Instructions for the task: Extract each line of the listing below that contains the string "epoch". Matching is case-sensitive.

Task input:
━━━━━━
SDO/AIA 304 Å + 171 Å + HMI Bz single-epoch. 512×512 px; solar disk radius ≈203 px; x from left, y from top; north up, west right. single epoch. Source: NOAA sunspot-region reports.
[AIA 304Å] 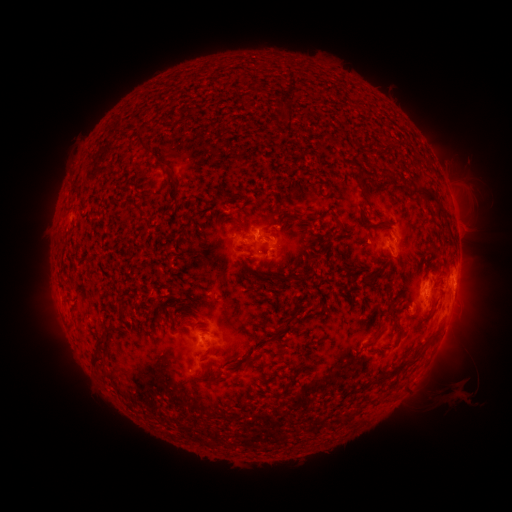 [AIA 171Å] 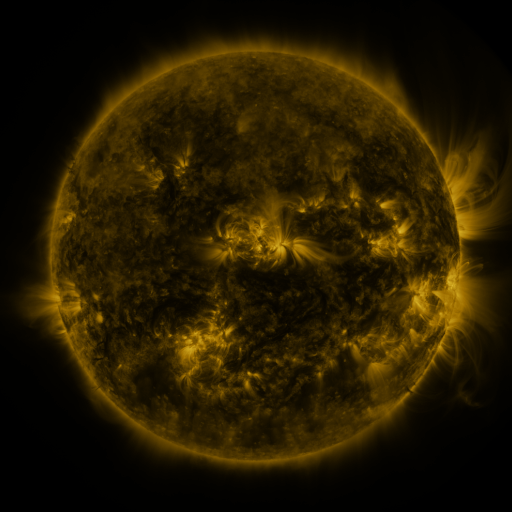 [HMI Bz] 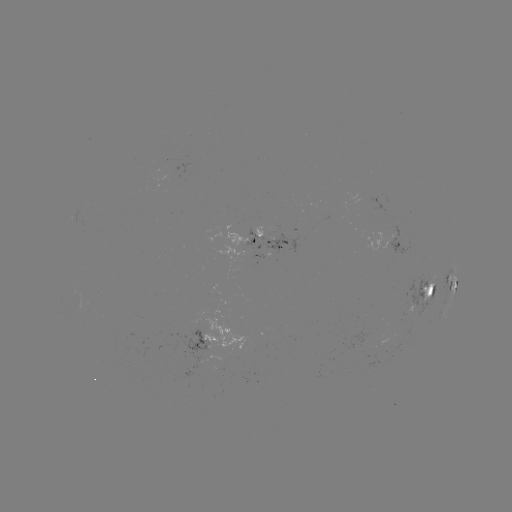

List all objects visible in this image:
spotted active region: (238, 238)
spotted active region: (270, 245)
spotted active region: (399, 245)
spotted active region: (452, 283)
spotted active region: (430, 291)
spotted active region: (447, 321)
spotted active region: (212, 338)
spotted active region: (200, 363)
━━━━━━
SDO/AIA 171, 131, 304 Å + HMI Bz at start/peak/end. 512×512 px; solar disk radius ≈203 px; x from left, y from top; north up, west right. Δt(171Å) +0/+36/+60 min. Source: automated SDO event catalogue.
━━━━━━
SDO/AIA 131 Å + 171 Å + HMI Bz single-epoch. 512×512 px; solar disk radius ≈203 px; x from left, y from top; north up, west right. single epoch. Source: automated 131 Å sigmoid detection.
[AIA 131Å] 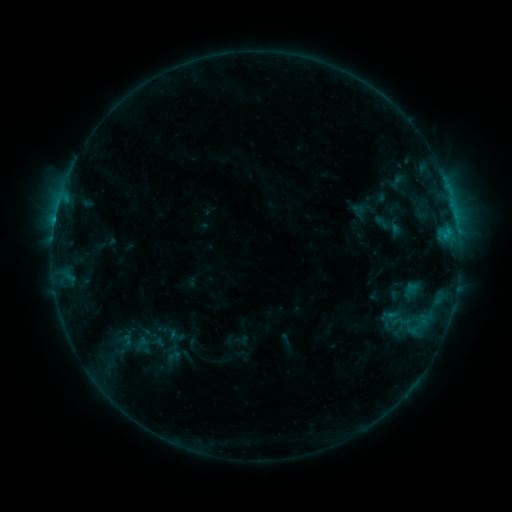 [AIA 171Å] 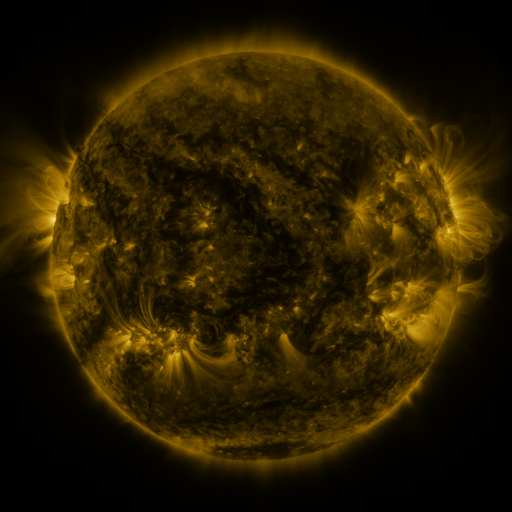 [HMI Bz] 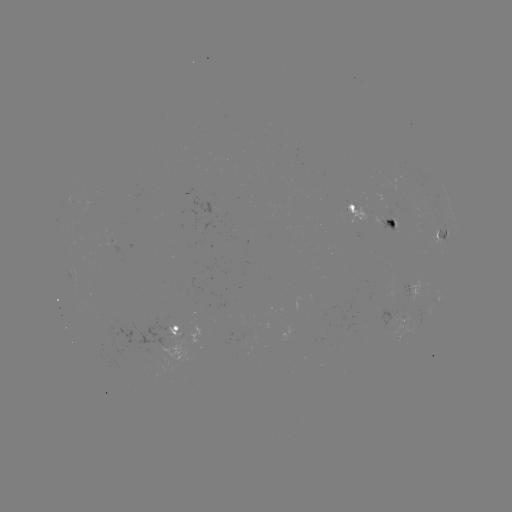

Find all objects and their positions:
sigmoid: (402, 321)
━━━━━━
Expected answer:
SDO/AIA 304 Å + 171 Å + HMI Bz single-epoch. 512×512 px; solar disk radius ≈203 px; x from left, y from top; north up, west right. single epoch. Source: NOAA sunspot-region reports.
SDO/AIA 131 Å + 171 Å + HMI Bz single-epoch. 512×512 px; solar disk radius ≈203 px; x from left, y from top; north up, west right. single epoch. Source: automated 131 Å sigmoid detection.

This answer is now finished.